THE PROBLEM:
Return the text lines of every record word for word, omitting the pictures.

==== INFORMATION SUPPLIED ====

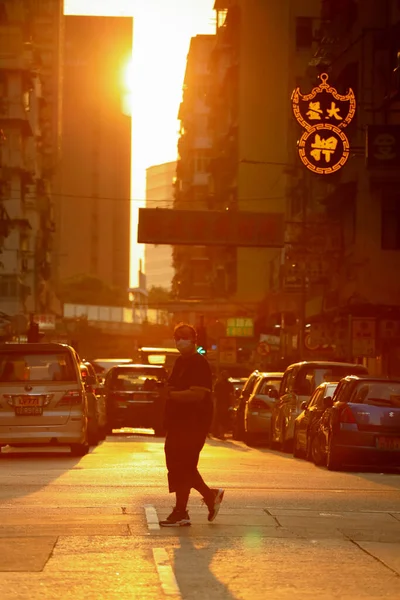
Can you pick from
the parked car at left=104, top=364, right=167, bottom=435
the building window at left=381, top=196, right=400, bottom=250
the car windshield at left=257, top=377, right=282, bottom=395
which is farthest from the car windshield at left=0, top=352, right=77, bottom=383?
the building window at left=381, top=196, right=400, bottom=250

====

WRITTEN REPLY:
Can you pick from
the parked car at left=104, top=364, right=167, bottom=435
the building window at left=381, top=196, right=400, bottom=250
the car windshield at left=257, top=377, right=282, bottom=395
which is farthest from the car windshield at left=0, top=352, right=77, bottom=383?
the building window at left=381, top=196, right=400, bottom=250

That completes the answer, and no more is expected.